→ **Texte fourni**
━━━━━━━━━━━━━━━━━━━━

C’est à-peu-près dans le même tems, c’est-à-dire, en 1769, que la Compagnie des Indes lui fit demander la permission de rétablir son commerce dans le Pégû. Le Député qu’elle lui envoya, fût reçu de ce Prince avec beaucoup de distinction ; il lui donna les marques les plus éclatantes de son estime pour la Nation française, & le renvoya chargé d’une lettre adressée au Conseil de Pondichéry, & conçue en ces termes.

« Moi Empereur d’Ava, Roi des Rois & de toute puissance, vous fait savoir que j’ai reçu la lettre que votre Ambassadeur, M. Féraud, m’a remise avec les présens qui consistent en une piéce de velour rouge, une autre de velours noire, une troisième de velour jaune, cinq piéces d’étoffes d’or ou d’argent, deux paquets de galons d’or, & deux paquets de galons d’argent, huit cent vingt-quatre petits couteaux, un fusil à deux coups damasquiné en or, cinq cens vingt-cinq fusils de munition, deux cens quatre-vingt-six boulets, dix-huit cens balles à fusil, dix baril de poudre. J’ai pareillement reçu la lettre que votre Ambassadeur m’a remise, & que Milard mon esclave m’a interpretée (a[2]). J’ai reçu votre Ambassadeur dans mon palais d’or. A l’égard des demandes que vous me faites, je ne puis vous accorder l’île Moulque, parce que c’est un endroit suspect ; je ne veux pas non plus vous rendre les cinq Français : vous me faites aussi mention de leur paye, & vous me demandez une personne pour régler leur compte ; je laisse cela à la disposition de Milard. Je vous exempte de tous droits, & je vous laisse libres dans votre commerce. Je vous accorde aussi l’endroit au sud de Rangon, qui se nomme Mangthu ; la grandeur du terrain le long de la rivière, est de cinq cens Thas (a[3]), & la largeur dedeux cens, que le Gouverneur de Rangon fera mesurer. Tous les vaisseaux français qui viendront mouiller dans le port de l’établissement français, seront obligés de donner le compte de leurs marchandises & autres effets au Gouverneur de Rangon, pour voir quels sont les présens que je dois exiger pour me dédommager des droits : vous ne pourrez vendre aucune munition de guerre dans tous mes États, sans ma permission. J’envoie mes ordres en conséquence au Gouverneur de Rangon. Quand il arrivera des vaisseaux français, il aura soin de faire la visite à bord ; & sitôt que les marchandises seront dans les magasins, il fera mettre la chappe.

━━━━━━━━━━━━━━━━━━━━

→ **Données brutes**
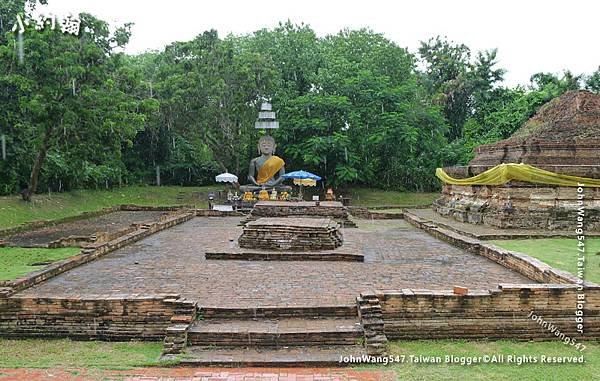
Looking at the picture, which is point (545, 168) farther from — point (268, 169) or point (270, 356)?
point (268, 169)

━━━━━━━━━━━━━━━━━━━━

Dans le texte fourni, relevez les couleurs des pièces de velours offertes en présent à l'Empereur d'Ava.

Rouge, noir et jaune.